I think what I have really learned is that it’s not all bad. It’s just wielded bad. There a lot of really shitty people who do not hold this responsibility well. There are a lot of good people who will never have access to wield this responsibility in the first place. It’s an imperfect system.

I wanted to write and publish this book in the hopes of shifting the mindshare in the industry. I am hoping to make an industry wide impact in drawing attention to the fact that our relationship with the economy — and sustainability — is important. The tech industries relationship with the economy is a huge fucking responsibility.
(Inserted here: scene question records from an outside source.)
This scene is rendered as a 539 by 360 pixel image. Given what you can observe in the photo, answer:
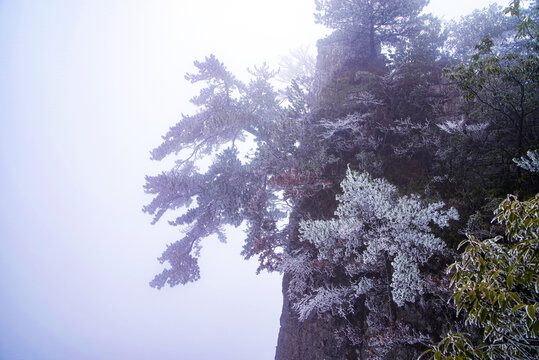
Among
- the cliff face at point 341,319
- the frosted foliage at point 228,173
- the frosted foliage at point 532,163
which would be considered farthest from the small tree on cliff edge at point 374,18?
the frosted foliage at point 532,163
It’s all of our responsibility to manage this responsibility well.

The book talks about ethics, and I am convinced that standardizing on the U.S. definition of ethics is about the most unethical thing a company can do. I want to change that. I have an entire chapter dedicated to talking about the energy consumption of Bitcoin and how social media can be linked to deaths.

Just because something is profitable, doesn’t make it ethical.

Doing More With Money

One of the things that I have gone full circle on is the concept of leveraging an organization for resources in order to do great things.

So where does exploitation start and stop? If I leverage an organization for career growth who is exploiting who in this scenario? Which one is “right”?

One of the things I think about is the difference between influence and manipulation. Influence doesn’t come at the expense of someone, whereas manipulation does. I look at exploitation as the “manipulation” in the example.

So what is the “influence” in this analogy?

What is the word for doing something great with money, when it doesn’t come at the expense of others? Is this concept even possible? Or is everything zero-sum at the end of the day?

I think my trauma is starting to heal, and I think one of the things I am realizing is that there is a silver lining in all of this.

Maybe there is a way to exist in this world, without endangering those that depend on the system? Maybe there is a way to contribute to the economy, without also becoming a risk to others? Maybe there is a way to do good things according to my “street” definition of good, while also leveraging a competitive economy for the better?

I think what I am starting to feel is called “hope”.

I think I am feeling it — because I was able to finally process the ruthlessness of the economy. I was able to compartmentalize my relationship with the economy — fucking finally.

So that is why I wrote the book “Hacking Capitalism”.

It’s all laid out in logical order, exactly as an autistic brain would want to consume it. Linearly. With supporting evidence, definitions, and working examples. A fucking textbook of of the relationship of tech and the economy for anyone who didn’t go to MIT or graduate from Berkeley.